The language in photography is propietary , exclusive : you take the shot , you shoot film (or chips) ... and then on the other hand digital photography has wrought a major change. When I first arrived here with a camera it was seen one of the obscure things that angrezis devoted themselves to . Today I meet people who take their right to their self image as granted : take a photo ... sure ... now show me . The way it should be, and often a source for joy . The Tibetan pilgrims from Nakchu and I had a lot more in common than one would think of first : places we both had been to , places we wanted to go to .. all unraveling as we went through a full 512 mb memory card.
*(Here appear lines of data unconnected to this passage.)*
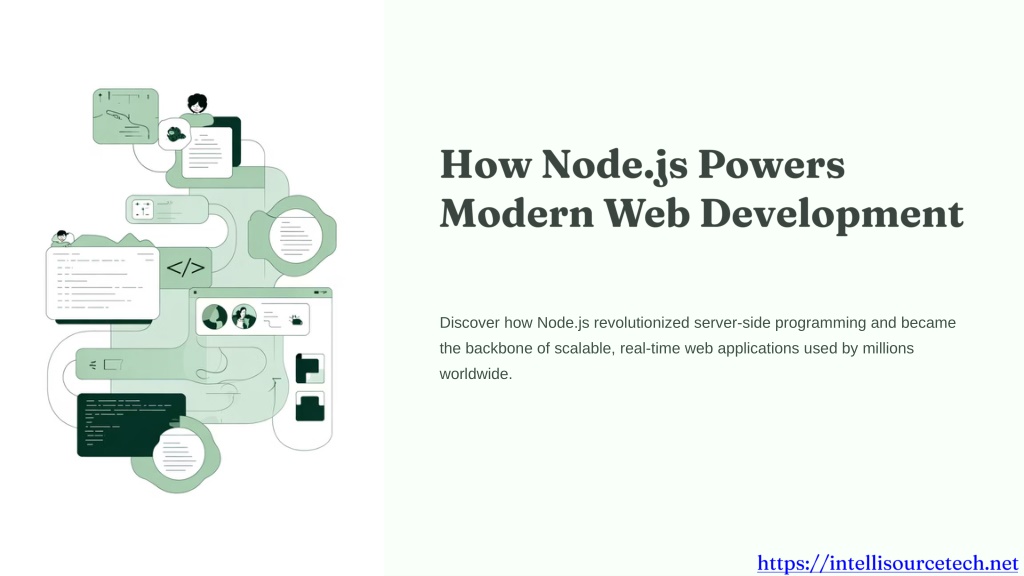 </>

How Node.js Powers Modern Web Development

Discover how Node.js revolutionized server-side programming and became the backbone of scalable, real-time web applications used by millions worldwide.

https://intellisourcetech.net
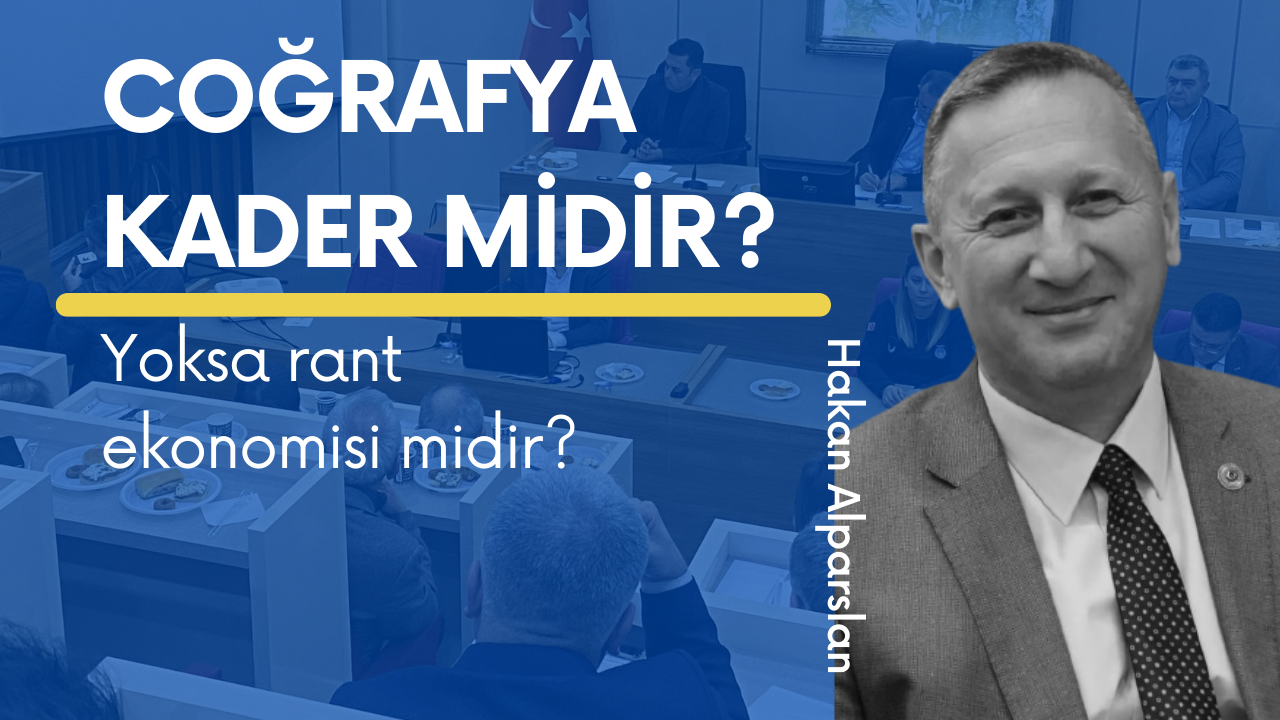 COĞRAFYA KADER MİDİR?

Yoksa rant ekonomisi midir?

Hakan Alparslan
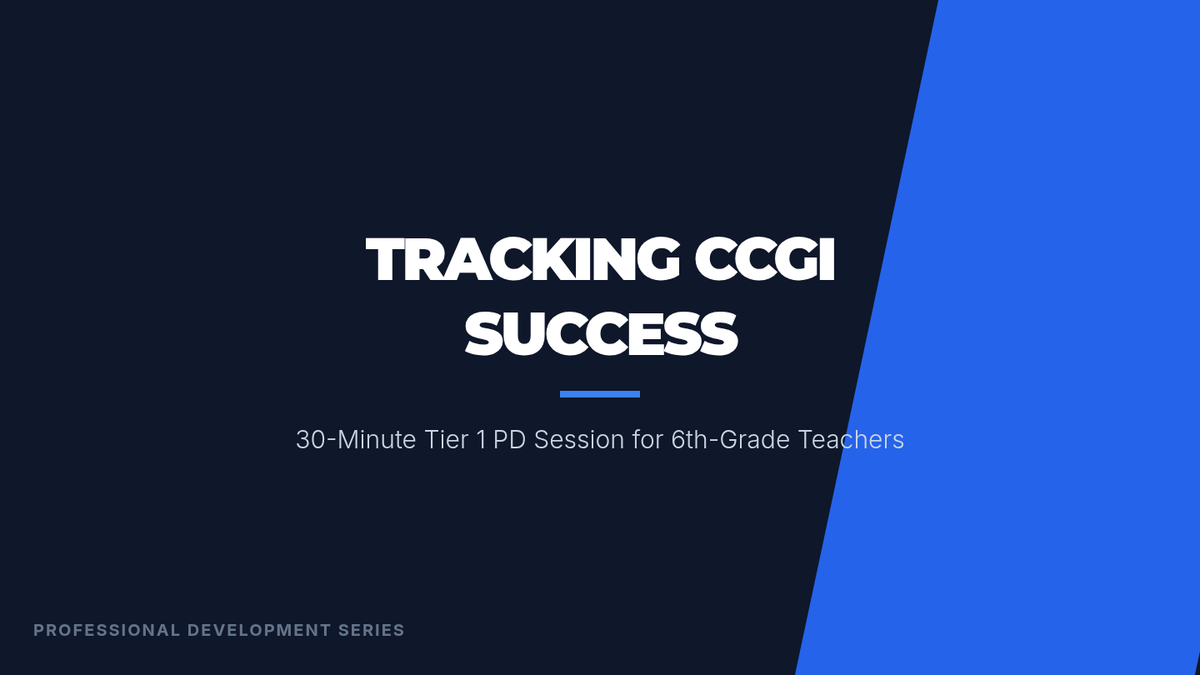 TRACKING CCGI SUCCESS

30-Minute Tier 1 PD Session for 6th-Grade Teachers

PROFESSIONAL DEVELOPMENT SERIES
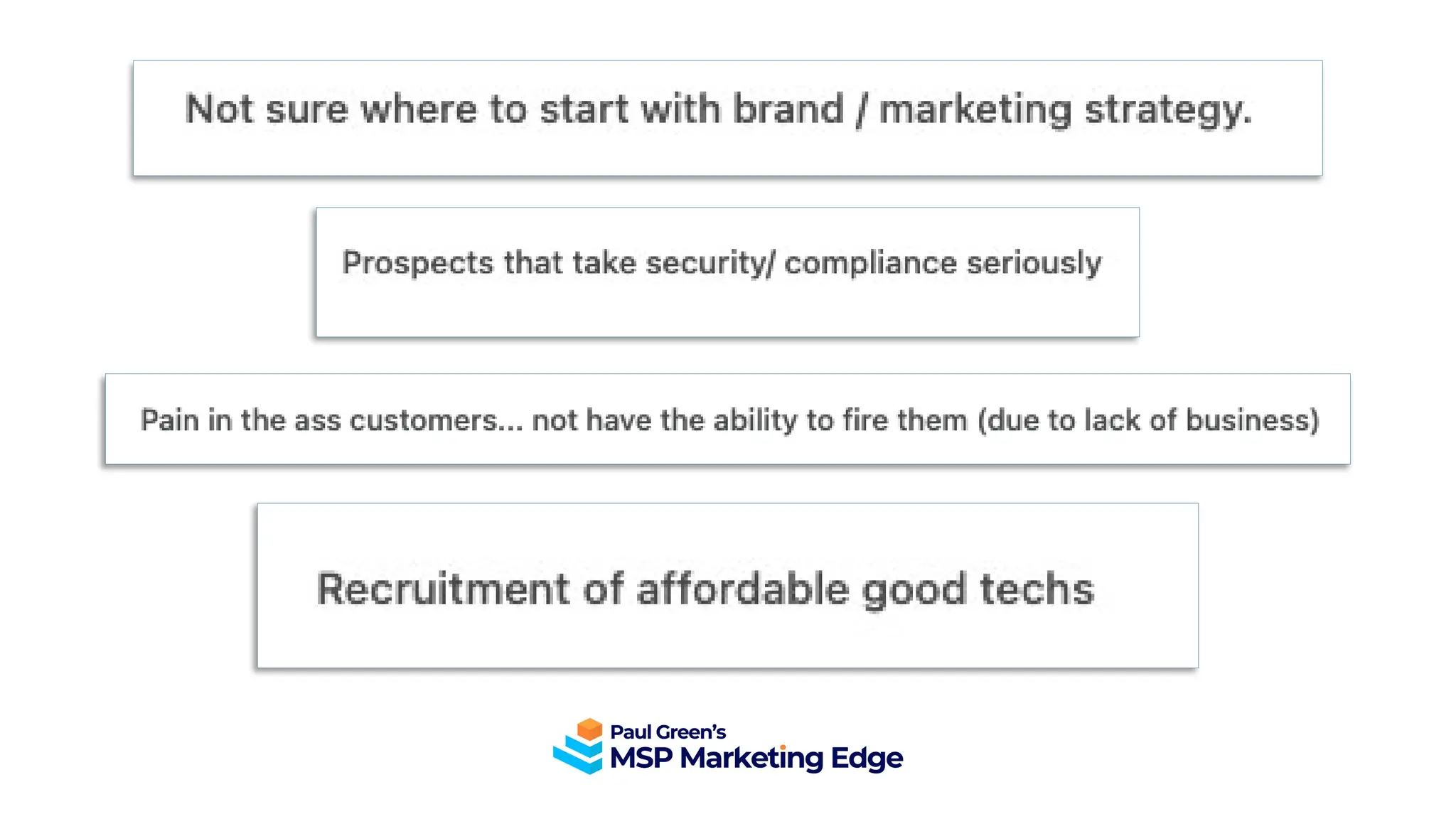 Not sure where to start with brand / marketing strategy.

Prospects that take security/ compliance seriously

Pain in the ass customers... not have the ability to fire them (due to lack of business)

Recruitment of affordable good techs

Paul Green's
MSP Marketing Edge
And ,reactions to the blaring insensitivities aside, one must keep things in perspective : most people try to be nice . Seeing the odd crosscurrent walkers brings home one of two points : either their actions , or how few they actually are.
Responsibility is after all individual ... and includes the option of just standing in the way of the telephoto lens at the right moment.

Yesterday I had an other sudden flash of outside view of ourselves in the small garden of the New Orleans , eating organic vegetables and imported Italian pasta as the construction workers hang on bamboo poles above us , legs curled around the bamboo , tying together the scaffolding. We sat , not with elongated earlobes from the jewellery , but with sloping shoulders from our digital SLR:s , as in a modern day Kapilavastu court. GoreTex , the silk of today. To complete the irony one of the most common books found on the coffe tables is Siddharta - a book about a man who actually left his sheltered life and confronted himself with the realities of of living outside the court.

IndiaMike carried the same day a story on how a quarter of a billion of Indias citizens live on 14 rupees a day - which is a lot less than what we pay for the Darjeeling tea in the New Orleans.